Required action
Set the entries down again exactly; none may be skipped.
--- Task data Enclosed Below ---
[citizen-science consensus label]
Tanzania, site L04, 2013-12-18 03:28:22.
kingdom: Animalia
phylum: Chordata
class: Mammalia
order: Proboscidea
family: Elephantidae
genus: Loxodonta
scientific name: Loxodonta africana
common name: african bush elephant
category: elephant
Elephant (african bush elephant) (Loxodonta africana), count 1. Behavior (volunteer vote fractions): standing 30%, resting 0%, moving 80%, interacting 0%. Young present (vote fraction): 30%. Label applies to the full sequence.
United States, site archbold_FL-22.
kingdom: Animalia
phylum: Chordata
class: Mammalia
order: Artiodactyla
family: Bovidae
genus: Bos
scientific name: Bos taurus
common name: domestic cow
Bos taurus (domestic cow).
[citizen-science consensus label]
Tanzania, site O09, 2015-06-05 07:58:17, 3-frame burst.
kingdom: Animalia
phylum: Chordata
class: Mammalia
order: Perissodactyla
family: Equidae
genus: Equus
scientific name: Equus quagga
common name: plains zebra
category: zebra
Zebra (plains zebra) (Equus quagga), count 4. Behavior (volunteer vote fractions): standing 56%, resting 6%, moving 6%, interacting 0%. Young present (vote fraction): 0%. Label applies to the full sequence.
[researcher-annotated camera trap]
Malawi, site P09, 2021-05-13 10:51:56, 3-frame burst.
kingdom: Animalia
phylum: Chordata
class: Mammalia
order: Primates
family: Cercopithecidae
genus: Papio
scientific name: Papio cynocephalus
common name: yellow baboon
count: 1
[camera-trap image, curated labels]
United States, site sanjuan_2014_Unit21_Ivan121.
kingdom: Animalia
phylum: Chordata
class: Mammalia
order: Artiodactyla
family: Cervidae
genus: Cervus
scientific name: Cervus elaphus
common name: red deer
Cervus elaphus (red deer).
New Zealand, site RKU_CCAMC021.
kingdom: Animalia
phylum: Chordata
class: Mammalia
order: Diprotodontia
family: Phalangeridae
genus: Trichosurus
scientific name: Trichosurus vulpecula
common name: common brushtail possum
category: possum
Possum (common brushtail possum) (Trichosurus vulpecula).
--- End of Enclosed Task data ---
Written answer
[citizen-science consensus label]
Tanzania, site L04, 2013-12-18 03:28:22.
kingdom: Animalia
phylum: Chordata
class: Mammalia
order: Proboscidea
family: Elephantidae
genus: Loxodonta
scientific name: Loxodonta africana
common name: african bush elephant
category: elephant
Elephant (african bush elephant) (Loxodonta africana), count 1. Behavior (volunteer vote fractions): standing 30%, resting 0%, moving 80%, interacting 0%. Young present (vote fraction): 30%. Label applies to the full sequence.
United States, site archbold_FL-22.
kingdom: Animalia
phylum: Chordata
class: Mammalia
order: Artiodactyla
family: Bovidae
genus: Bos
scientific name: Bos taurus
common name: domestic cow
Bos taurus (domestic cow).
[citizen-science consensus label]
Tanzania, site O09, 2015-06-05 07:58:17, 3-frame burst.
kingdom: Animalia
phylum: Chordata
class: Mammalia
order: Perissodactyla
family: Equidae
genus: Equus
scientific name: Equus quagga
common name: plains zebra
category: zebra
Zebra (plains zebra) (Equus quagga), count 4. Behavior (volunteer vote fractions): standing 56%, resting 6%, moving 6%, interacting 0%. Young present (vote fraction): 0%. Label applies to the full sequence.
[researcher-annotated camera trap]
Malawi, site P09, 2021-05-13 10:51:56, 3-frame burst.
kingdom: Animalia
phylum: Chordata
class: Mammalia
order: Primates
family: Cercopithecidae
genus: Papio
scientific name: Papio cynocephalus
common name: yellow baboon
count: 1
[camera-trap image, curated labels]
United States, site sanjuan_2014_Unit21_Ivan121.
kingdom: Animalia
phylum: Chordata
class: Mammalia
order: Artiodactyla
family: Cervidae
genus: Cervus
scientific name: Cervus elaphus
common name: red deer
Cervus elaphus (red deer).
New Zealand, site RKU_CCAMC021.
kingdom: Animalia
phylum: Chordata
class: Mammalia
order: Diprotodontia
family: Phalangeridae
genus: Trichosurus
scientific name: Trichosurus vulpecula
common name: common brushtail possum
category: possum
Possum (common brushtail possum) (Trichosurus vulpecula).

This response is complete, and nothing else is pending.